"Master Nu," Windu said, with a smile. "It's nice to see you in the Council Chambers once more."

"Thank you," the librarian replied, inclining her head. "Unfortunately, I bring dire news."

"...you do?" Windu asked, worried now. "What kind of dire news?"

"Dire news coming out of the library is usually either trivial or an absolute disaster," Ki-Adi-Mundi contributed. "Which is it, so we can decide how worried to be?"

"Quite possibly, both," Nu told him. "To summarize… Masters, two years ago we discovered that the Sith were not extinct. With this in mind, I have been engaged on a long-term project – I evaluated data about the discovery, admittance, tenure and ultimate loss of every single Jedi for which we have data. Every one in our archives."

"Now I understand why it took so long," Even Piell said. "In fact, I credit your skills for taking so little time. That must have been… what, a thousand years… there are ten thousand knights now… hundreds of thousands of Jedi total?"

"Around that," Nu confirmed. "But the problem is… this. This is the number of active Jedi at any one time, during the first hundred years after Ruusan."

Her holoprojector activated, showing a kind of flow diagram made out of strands of light. Light yellow marked those newly discovered and accepted as initiates, green padawans, blue for knights and purple marked those who were masters. The tiny Order, wounded but triumphant in the years immediately after Ruusan, was reborn and swelled as it gained more members and those members it had reached greater degrees of Mastery.

"Two hundred years," Nu went on, as the diagram swelled and zoomed out. The growth was slower now, harder to see on the same scale, but the Order pulsed in colours of green and blue and purple as the Golden Age of the Republic continued.

"...you said this was dire?" Adi Gallia asked.

"We'll get there," Nu said, accelerating the projection a little.

As it ran forwards, decade after decade passing by until it approached the present, Master Yaddle leaned forwards in her seat.

She wasn't the only one. It was subtle, almost imperceptible, but the Jedi Order – which had swelled to enormous, triumphant scale during the Golden Age – had begun to contract again.

By the time it reached the present day, it still possessed deep reserves of strength, but the colouring was… just a little different. The purple of Mastery was less common, though the blues and greens of Knighthood and Padawan were still fully present, and Nu manipulated her controls a bit more.

A second strand appeared, this one much thinner and more intermittent. And, as time tracked towards the present, it went from a shading of mostly blue hundreds of years ago to shades that were a little more green.

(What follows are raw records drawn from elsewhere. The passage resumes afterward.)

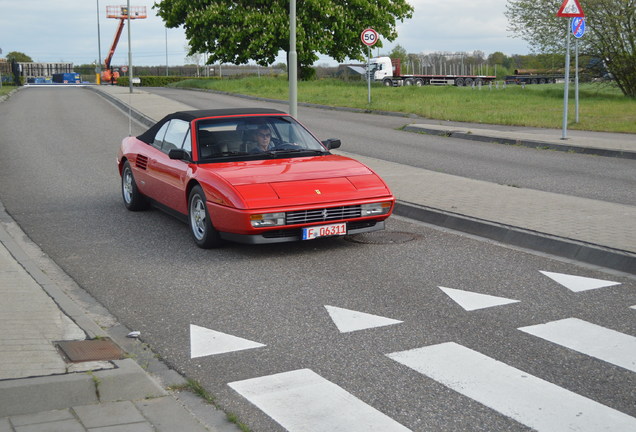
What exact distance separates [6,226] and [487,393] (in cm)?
733

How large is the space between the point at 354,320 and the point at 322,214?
87.8 inches

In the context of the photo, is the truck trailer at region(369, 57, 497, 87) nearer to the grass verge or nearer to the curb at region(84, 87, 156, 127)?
the grass verge

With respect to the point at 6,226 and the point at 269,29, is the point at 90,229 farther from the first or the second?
the point at 269,29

"This is the members of our Order who left our ranks due to their death," Nu explained. "While the differences year-to-year are so minor that I would hesitate to describe them as meaningful, when given the long view and looked at in aggregate the effect is clear."

She folded her arms. "The Sith faced by Knight Kenobi is the anomaly – an open Sith attack which makes no pretensions as to what they are. This is what I would call a true threat, Councillors. Not a single Sith who seeks to kill individual Jedi in a duel, but a centuries-long program of gradual, subtle, pervasive damage to the Jedi Order, chiefly through the loss of Padawans before they become Knights."

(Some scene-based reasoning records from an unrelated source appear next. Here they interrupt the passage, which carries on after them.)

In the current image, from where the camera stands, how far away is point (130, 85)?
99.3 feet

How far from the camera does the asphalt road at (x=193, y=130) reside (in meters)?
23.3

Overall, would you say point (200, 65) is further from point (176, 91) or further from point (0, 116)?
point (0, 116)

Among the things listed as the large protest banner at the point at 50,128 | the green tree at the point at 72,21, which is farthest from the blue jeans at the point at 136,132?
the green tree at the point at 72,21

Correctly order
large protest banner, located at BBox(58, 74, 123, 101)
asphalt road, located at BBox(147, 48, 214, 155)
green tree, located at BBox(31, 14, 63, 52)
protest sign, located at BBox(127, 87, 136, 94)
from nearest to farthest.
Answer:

"You think the Sith are behind this?" Ki-Adi-Mundi asked.

"Behind any given casualty?" Nu asked. "...no. I have no proof I could offer, though a detailed examination of the loss of any given Padawan may conclude that there was some other factor behind their death. Behind the whole pattern? I think it's quite possible, Master Mundi. We know the Sith can plot and plan for something for a thousand years, and there are only two targets for such a plot that make any sense – ourselves, and the Republic."

She met the gaze of each councillor in turn. "If this is not due to the Sith, my friends, then we must ask ourselves – what is? They have been doing something for ten centuries and we know nothing about it."

After a slightly dismayed silence, Yoda tapped his gimmer stick on the floor.

"Much to think about, we have," he said. "Master Nu – more to say, have you?"

"Yes," Nu replied. "My presentation, I hope, serves as a reminder that the Sith did not appear out of nowhere two years ago. They have been doing things over the last thousand years, and it is quite possible that we have run into their machinations without identifying them as such… it would be a great mistake to generalize from the Sith defeated by Knight Kenobi."

"...hmm," Windu said, frowning. "During the interrogations of Nute Gunray. He said that his actions were based on a shadowy figure pressing him to get a treaty signed by Queen Amidala of the Naboo. That treaty would have benefitted the Trade Federation, but nobody else."

"The wording of the treaty, benefit the Trade Federation, it would," Yaddle said. "The existence of the treaty – benefit someone else, perhaps?"


In his office, Sheev Palpatine paused halfway through reading a law.

He had the strange feeling that he'd just been betrayed by his greatest ally. But that was nonsense, since the closest thing he had left to a true ally was paperwork…


AN:


If you have Big Data, you can solve a lot of problems.